A steady trickle of gender pay gap reports are now being published as 2017 draws to a close, leaving just over three months until the 5 April 2018 deadline for publication. However, analysis by the Financial Times suggests not all of the published results are accurate. Meanwhile, the Government Equalities Office (GEO) has published a toolkit to assist employers in calculating and publishing their gender pay gap data and then taking action to remove any gap.
Shell and the Bank of England are among the latest organisations to publish their gender pay gap reports, revealing average pay gaps of 22.2% and 24.2% respectively. Both blame a lack of women in senior positions. At the same time, the Financial Times has analysed the data submitted to the government website to date and challenged the 1 in 20 companies which have reported having no mean or median gender pay gap, and having exactly the same number of men and women in each of the pay quartiles. These results are highly improbable. The anomalies suggest that some organisations are struggling to carry out the calculations correctly. The FT investigation shows, however, that there is nowhere to hide and emphasises the importance of ensuring your data is accurate prior to publication.
The GEO toolkit, whilst fairly basic, includes signposts to the ACAS and CIPD guides on how to calculate and publish your data. It goes on to set out some suggestions for priority actions which could form part of an action plan for closing your organisation’s gender pay gap. The suggestions include:
- revamping your recruitment process to attract a diverse mix of candidates;
- doing more to support staff with caring responsibilities; and
- designing every job as flexible by default and advertising jobs as flexible from ‘day 1’.

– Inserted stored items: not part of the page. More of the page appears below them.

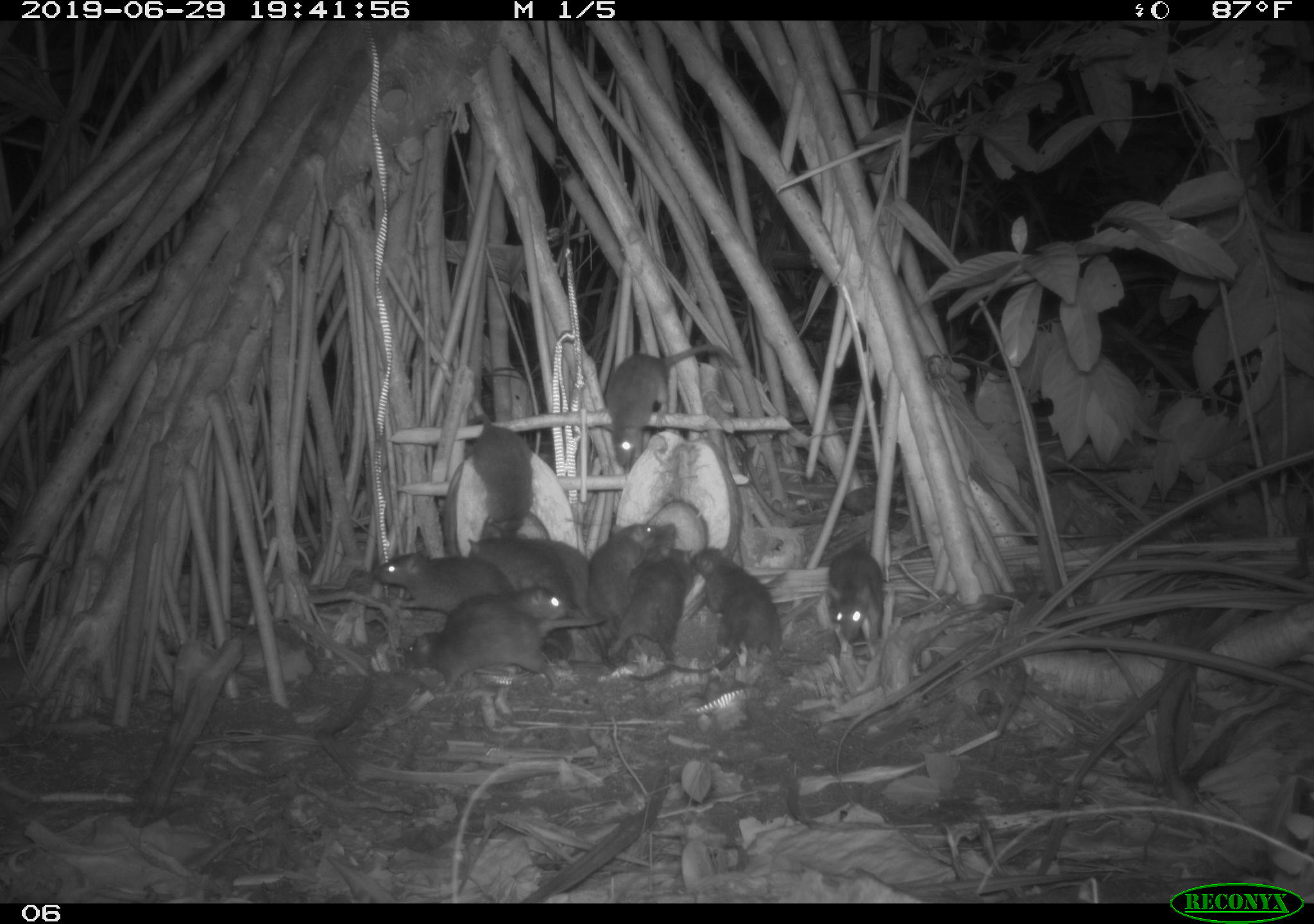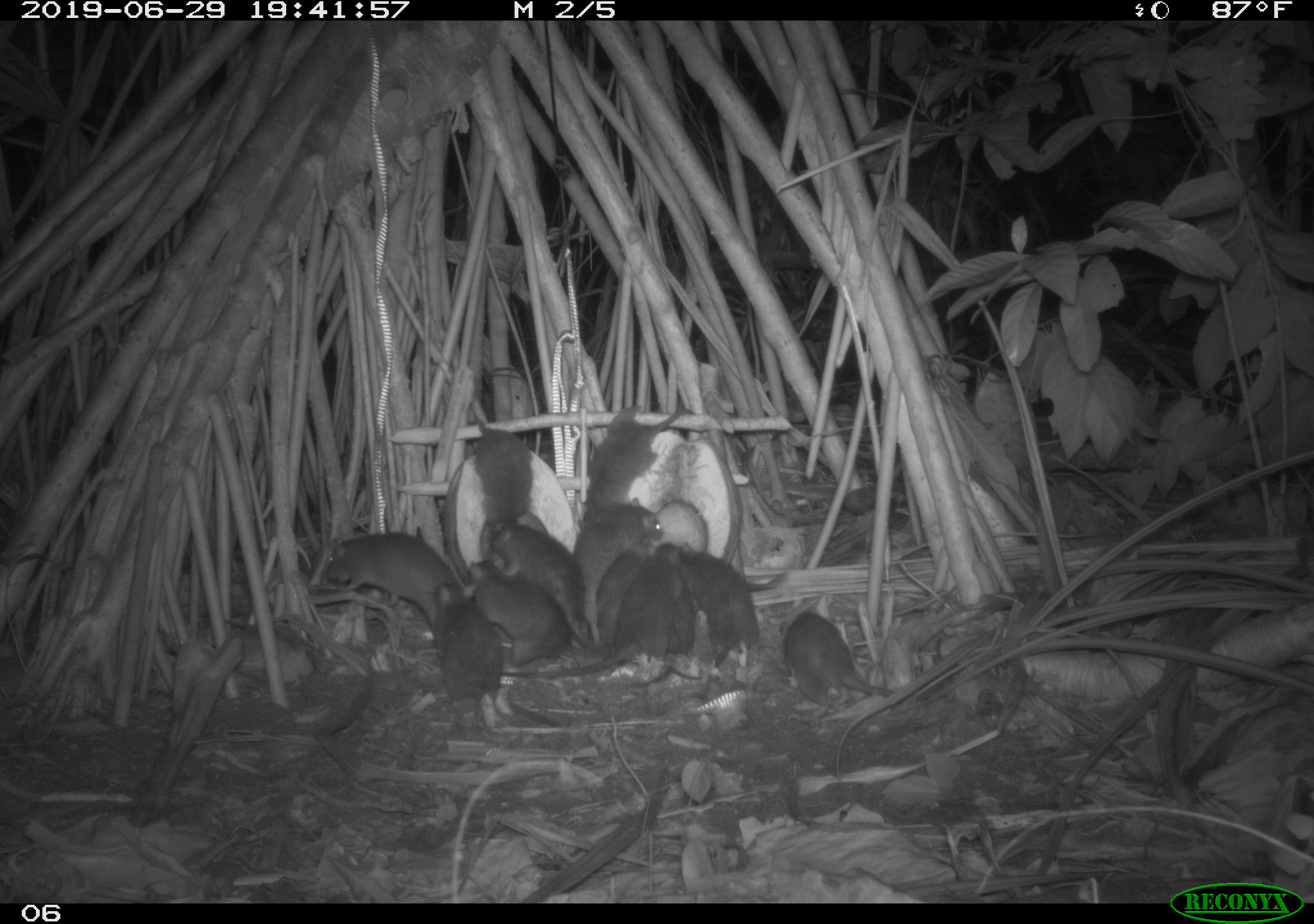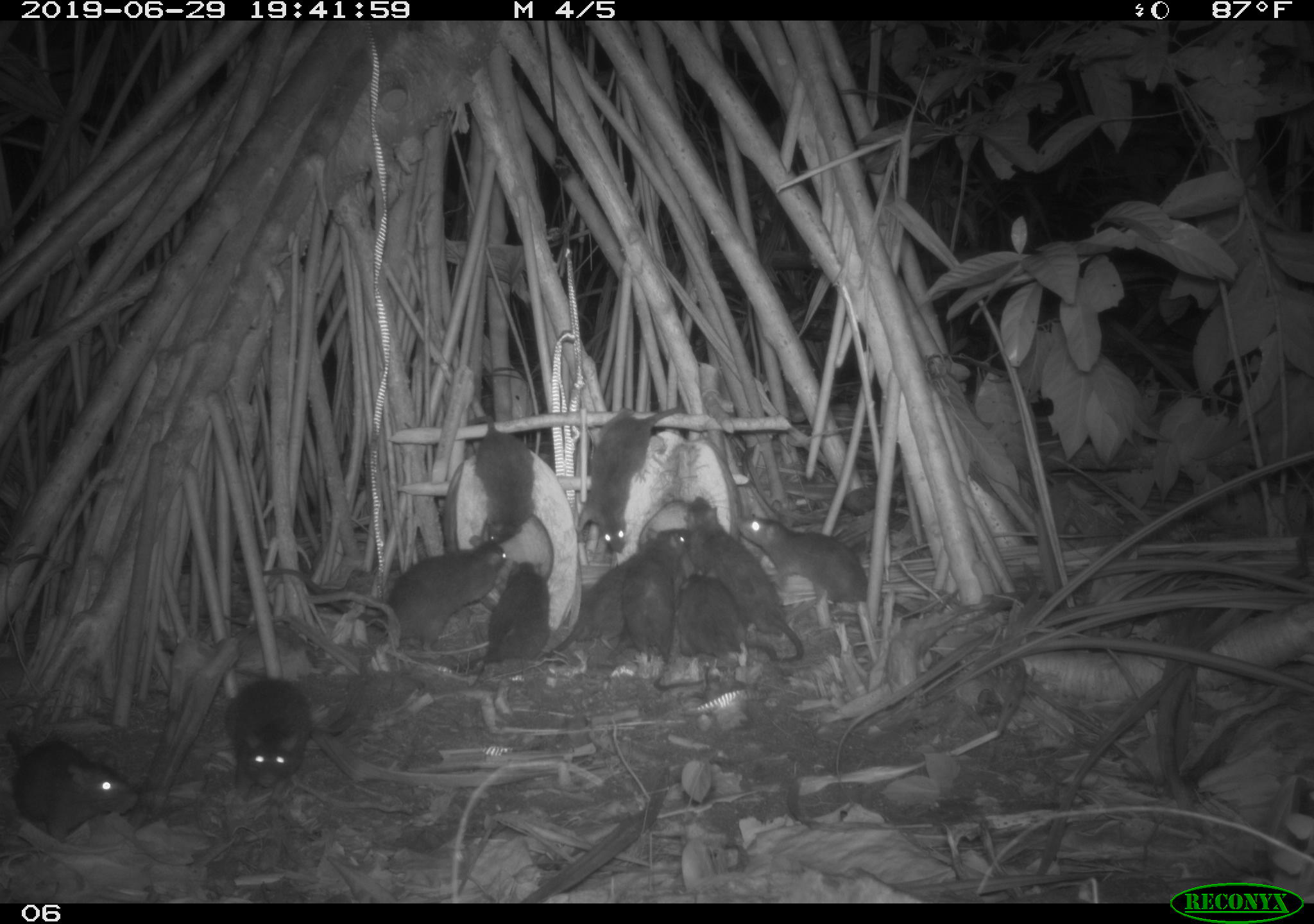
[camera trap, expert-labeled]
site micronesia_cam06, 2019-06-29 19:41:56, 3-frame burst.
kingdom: Animalia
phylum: Chordata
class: Mammalia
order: Rodentia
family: Muridae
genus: Rattus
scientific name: Rattus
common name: rat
Rat (Rattus).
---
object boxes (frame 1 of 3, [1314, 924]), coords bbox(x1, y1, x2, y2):
rat: bbox(396, 576, 564, 710); bbox(597, 340, 743, 475); bbox(686, 540, 789, 676); bbox(602, 539, 698, 663); bbox(371, 544, 513, 620); bbox(461, 411, 542, 544); bbox(537, 528, 613, 669); bbox(467, 531, 577, 628); bbox(579, 521, 657, 630); bbox(825, 528, 892, 651); bbox(488, 581, 580, 647); bbox(637, 518, 682, 588)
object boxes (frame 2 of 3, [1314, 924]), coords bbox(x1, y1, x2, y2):
rat: bbox(569, 389, 705, 536); bbox(321, 528, 463, 635); bbox(583, 550, 697, 673); bbox(773, 607, 898, 714); bbox(459, 558, 570, 674); bbox(560, 486, 669, 603); bbox(425, 577, 510, 718); bbox(569, 549, 672, 657); bbox(682, 538, 766, 670); bbox(640, 542, 701, 677); bbox(484, 528, 587, 603); bbox(464, 420, 536, 523)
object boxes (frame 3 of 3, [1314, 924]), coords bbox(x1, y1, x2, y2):
rat: bbox(250, 531, 513, 663); bbox(677, 492, 810, 671); bbox(730, 509, 921, 624); bbox(0, 719, 144, 844); bbox(574, 403, 688, 556); bbox(622, 524, 717, 703); bbox(215, 664, 316, 809); bbox(447, 559, 558, 680); bbox(542, 546, 654, 663); bbox(457, 410, 540, 545); bbox(671, 565, 751, 665)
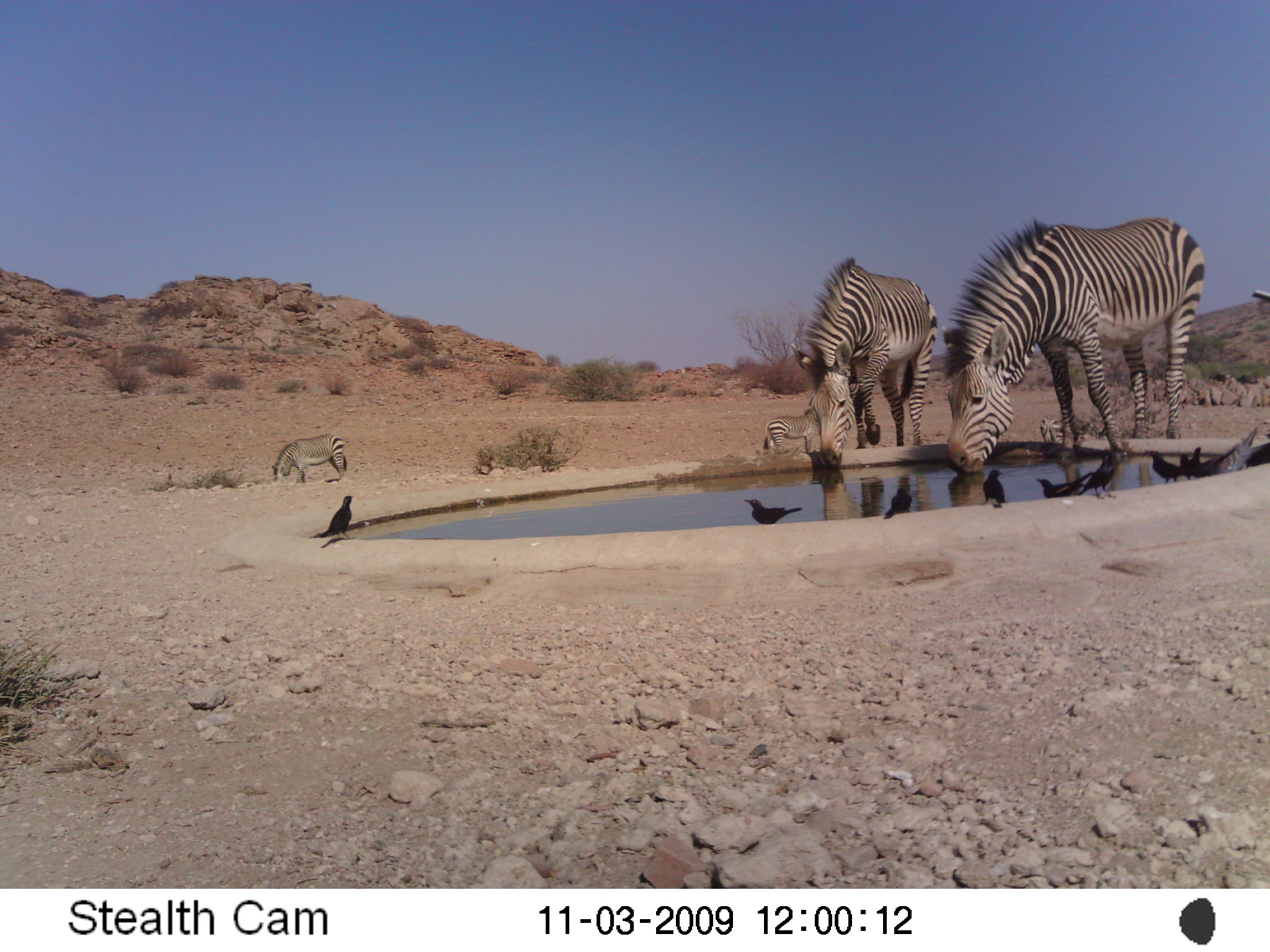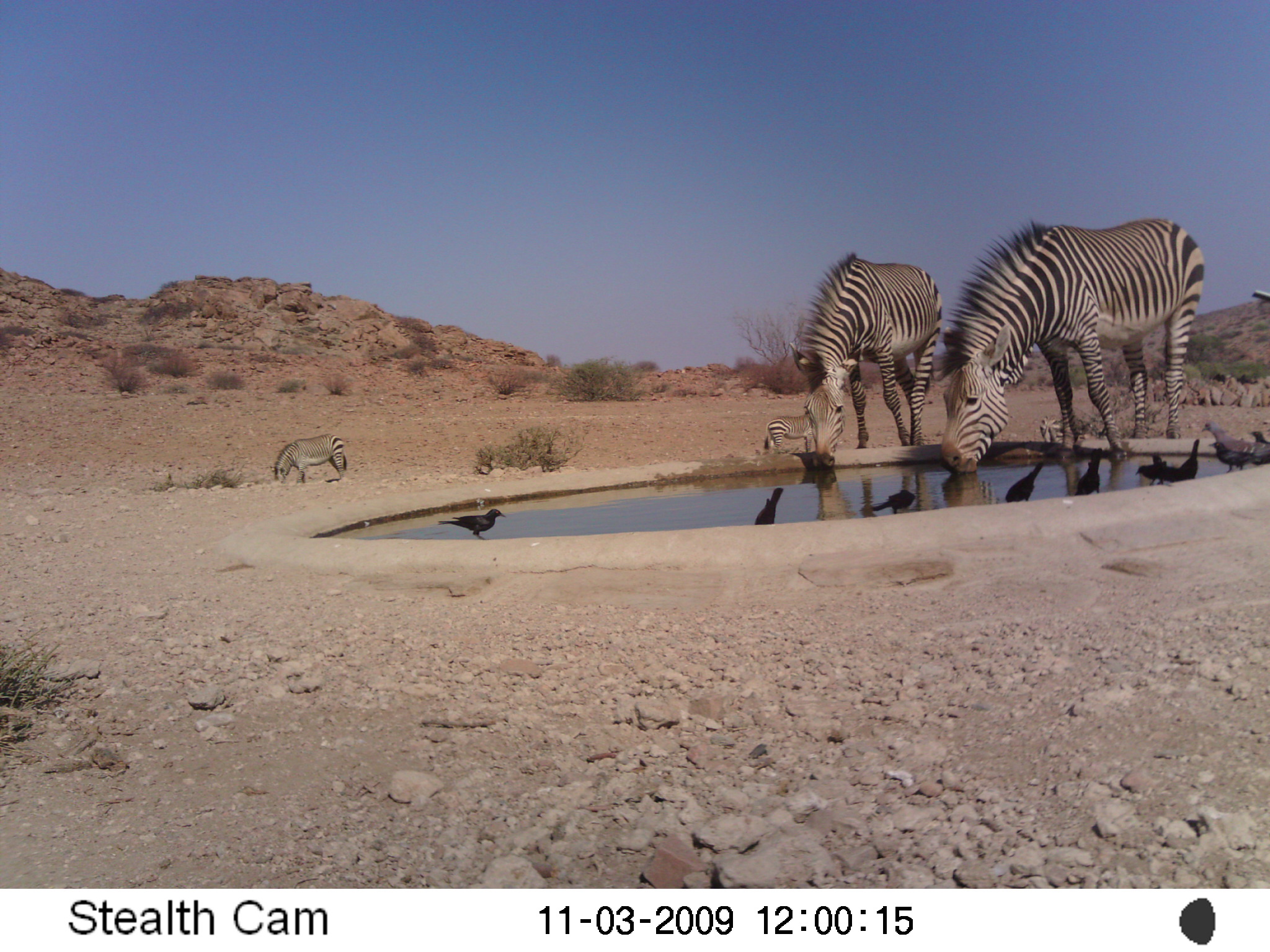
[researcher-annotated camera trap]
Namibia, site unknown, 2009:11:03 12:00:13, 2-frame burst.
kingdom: Animalia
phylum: Chordata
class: Mammalia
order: Perissodactyla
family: Equidae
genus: Equus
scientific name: Equus zebra hartmannae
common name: hartmann's mountain zebra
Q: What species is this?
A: Equus zebra hartmannae (hartmann's mountain zebra).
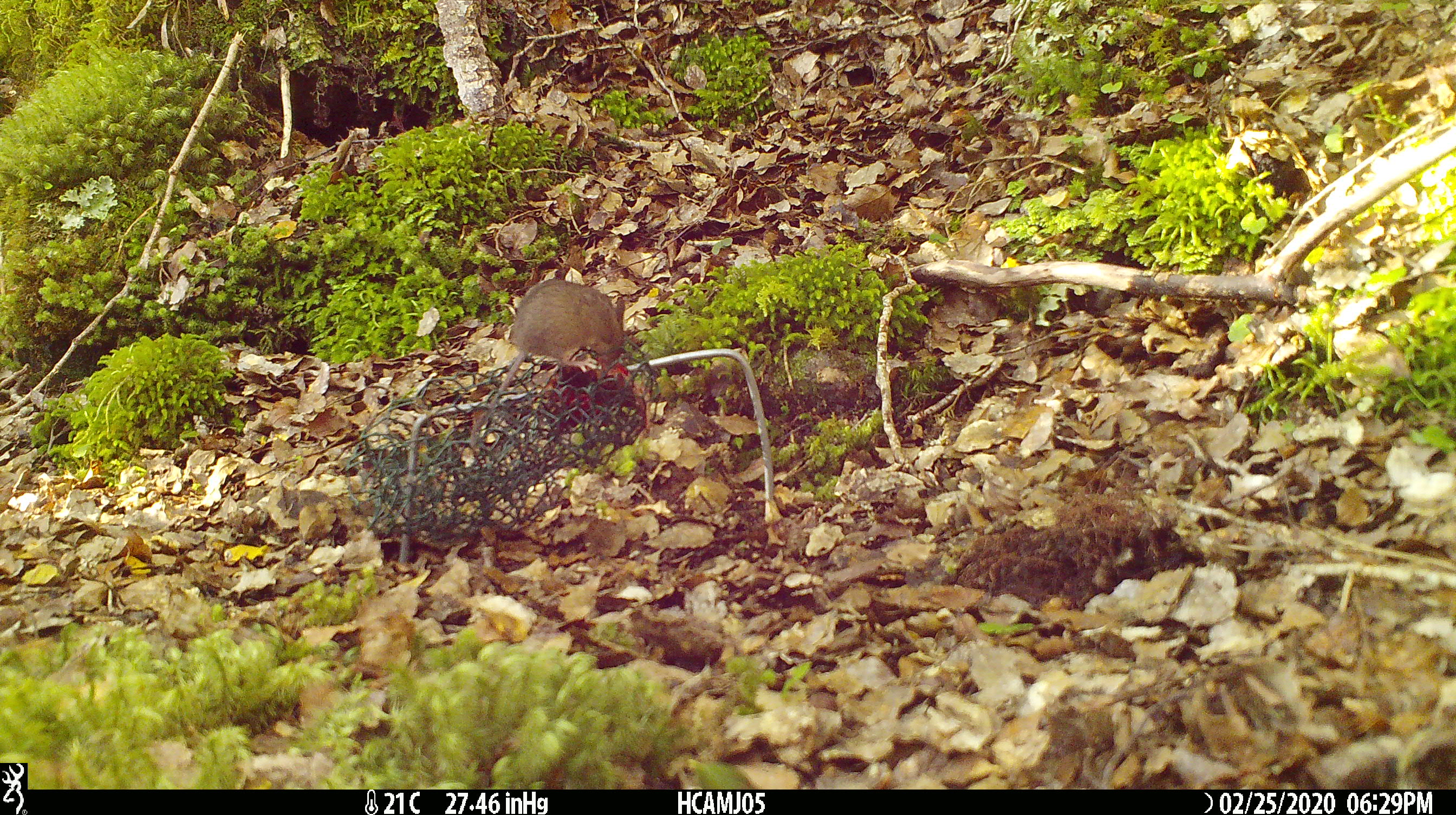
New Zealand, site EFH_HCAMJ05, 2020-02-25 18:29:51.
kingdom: Animalia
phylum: Chordata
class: Mammalia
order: Rodentia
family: Muridae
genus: Mus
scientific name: Mus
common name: mouse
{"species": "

Whilst it is important for organisations to put in place a programme of measures to remove the particular causes of their gender pay gap, we also need to consider how young people embarking on their careers can be encouraged to consider a full range of career options, free from gender stereotypes. A recent study by University College London’s Institute for Education suggests that work needs to be done at a much earlier stage in order to prevent the perpetuation of the gender pay gap. The study, involving data from over 7,700 UK teenagers, indicated that girls aspired to less well-paid jobs than boys. This was despite more girls than boys expecting to go to university.